* _EXTRACTED TEXT_
Correct Answer - Option 1 : 68 kW

__Concept__:

Power transmitted by shaft subjected to torque ‘T’ is given by,

\(P = \frac{{2\pi NT}}{{60}}\;Watt\)

Where, N = number of revolutions per minute, T = Applied torque N-m

Maximum shear stress induced in the shaft is given by,

\(\frac{{{τ _{max}}}}{R} = \frac{T}{{{I_P}}}\)

Where, R = Radius of shaft (m), IP = Polar moment of inertia (m4) and τmax = Maximum shear stress N/m2

Polar moment of inertia for solid circular shaft,

\({I_p} = \frac{\pi }{{32}} \times {D^4}\)

__Calculation__:

The diameter of the shaft, D = 60 mm

Number of revolutions per minute, N = 180 rpm

permissible shear stress = 85 N/mm2

The maximum torque that can be applied on the shaft ‘T’ is given by,

\(T = {τ _{max}} \times {Z_P}\)

\( = 85 \times \frac{\pi }{{16}} \times {D^3} = 85 \times \frac{\pi }{{16}} \times {60^3}\)

\( = 3604977.56\;Nmm \approx 3604.977\;Nm\)

Power Transmitted by shaft when subjected to torque ‘T’ is given by,

\(P = \frac{{2\pi NT}}{{60}}\)

\( = \frac{{2\pi \times 180 \times 3604.977}}{{60}}\)

\( = 67952.21\;W \approx 67.95\;kW\)

* _WORK ORDER_
Repeat, word for word, the stretch of the shaft power solution above from "The diameter of" through "3604977.56\;Nmm \approx 3604.977\;Nm\)".

* _SUPPLIED INFORMATION_

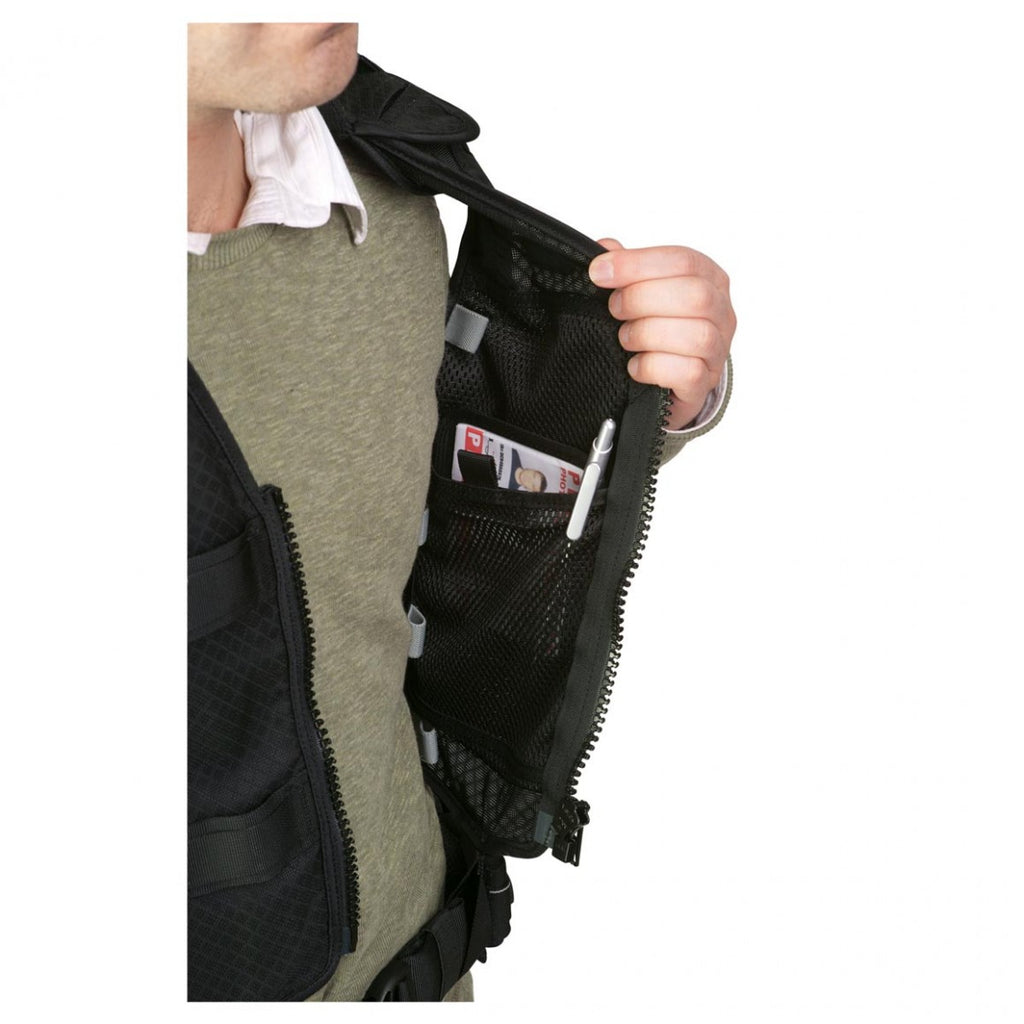 S&F Technical Vest (L/XL)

* _REPLY TO THE TASK_
The diameter of the shaft, D = 60 mm

Number of revolutions per minute, N = 180 rpm

permissible shear stress = 85 N/mm2

The maximum torque that can be applied on the shaft ‘T’ is given by,

\(T = {τ _{max}} \times {Z_P}\)

\( = 85 \times \frac{\pi }{{16}} \times {D^3} = 85 \times \frac{\pi }{{16}} \times {60^3}\)

\( = 3604977.56\;Nmm \approx 3604.977\;Nm\)